The cabin had only one room. The bunks were over at one side, the stove and table at the other. Two six-pane windows flanked the front door.

The room was empty, except for the three men now entering.

"You live here, Shorty?" asked Crawford curtly.

"Yes." The answer was sulky and reluctant.

"Alone?"

"Yes."

"Why?" snapped the cattleman.

Shorty's defiant eyes met his. "My business."

"Mine, too, I'll bet a dollar. If you're nestin' in these hills you cayn't have but one business."

"Prove it! Prove it!" retorted Shorty angrily.

"Some day—not now." Crawford turned to Sanders. "What about the horse you looked at, Dave?"

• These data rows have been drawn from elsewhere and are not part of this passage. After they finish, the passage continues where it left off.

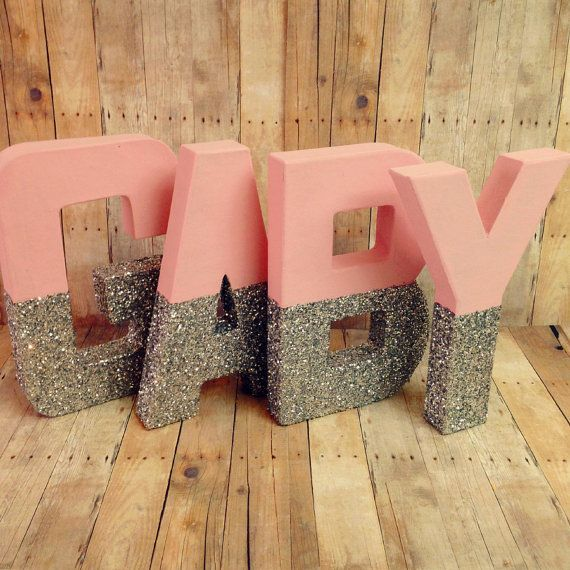 Glitter Letters Pink and silver self standing you by Ajobebe
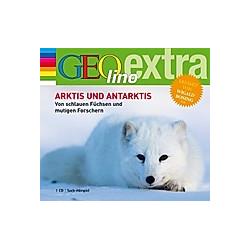 Arktis und Antarktis - Hörbuch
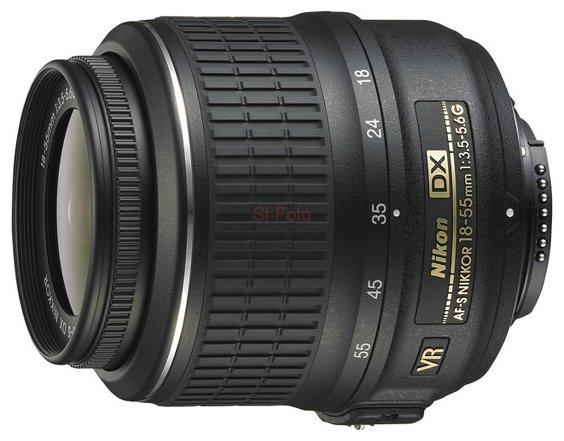 Nikon 18-55mm f/3.5-5.6G ED VR AF-S DX Nikkor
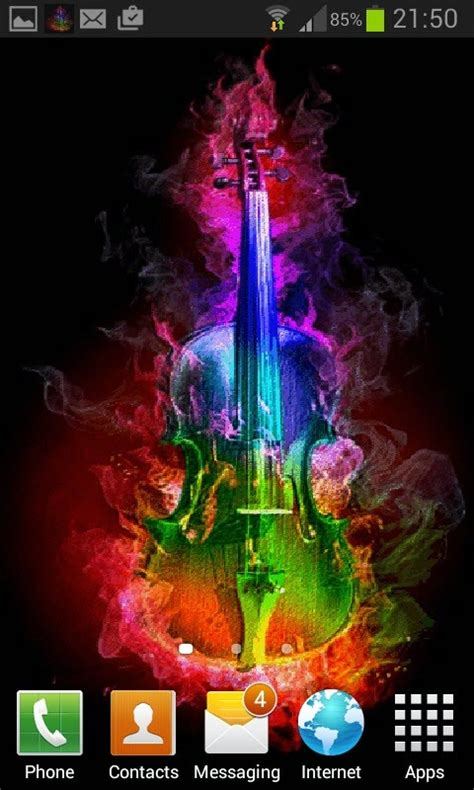 colorful garlands live wallpaper free android live colorful fire music lwp free android live wallpaper
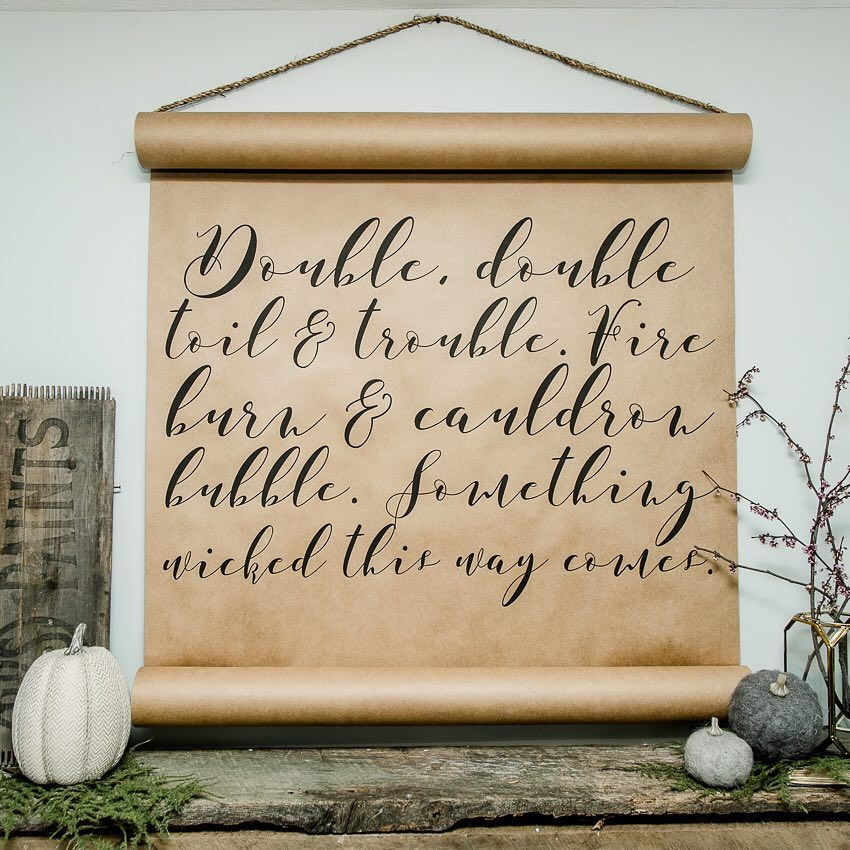 Home Decorators Collection Promo Codes: Pin By Little Yellow Cottage On ***Halloween***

"Same one we've been trailing. The one with the broken shoe."

"That yore horse, Shorty?"

"Maybeso. Maybe not."

"You've been havin' company here lately," Crawford went on. "Who's yore guest?"

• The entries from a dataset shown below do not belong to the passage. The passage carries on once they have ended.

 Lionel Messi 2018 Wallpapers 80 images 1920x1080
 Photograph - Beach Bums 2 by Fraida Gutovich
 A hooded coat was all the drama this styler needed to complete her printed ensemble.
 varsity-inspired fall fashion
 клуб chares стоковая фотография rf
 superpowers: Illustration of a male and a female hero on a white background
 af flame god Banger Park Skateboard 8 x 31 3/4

"You seem to be right now. You and yore friend the convict," sneered the short cowpuncher.

"Don't use that word again, Shorty," advised the ranchman in a voice gently ominous.

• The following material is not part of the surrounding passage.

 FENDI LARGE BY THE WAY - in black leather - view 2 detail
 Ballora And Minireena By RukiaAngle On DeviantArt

"Why not? True, ain't it? Doesn't deny it none, does he?"

"We'll not discuss that. Where were you yesterday?"

"Here, part o' the day. Where was you?" demanded Shorty impudently.
"Seems to me I heard you was right busy."

"What part of the day? Begin at the beginnin' and tell us what you did.
You may put yore hands down."

"Why, I got up in the mo'nin' and put on my pants an' my boots," jeered
Shorty. "I don't recolleck whether I put on my hat or not. Maybe I did. I
cooked breakfast and et it. I chawed tobacco. I cooked dinner and et it.
Smoked and chawed some more. Cooked supper and et it. Went to bed."

"That all?"

"Why, no, I fed the critters and fixed up a busted stirrup."

"Who was with you?"

"I was plumb lonesome yesterday. This any business of yours, by the way,
Em?"

"Think again, Shorty. Who was with you?"

The heavy-set cowpuncher helped himself to a chew of tobacco. "I told you onct I was alone. Ain't seen anybody but you for a week."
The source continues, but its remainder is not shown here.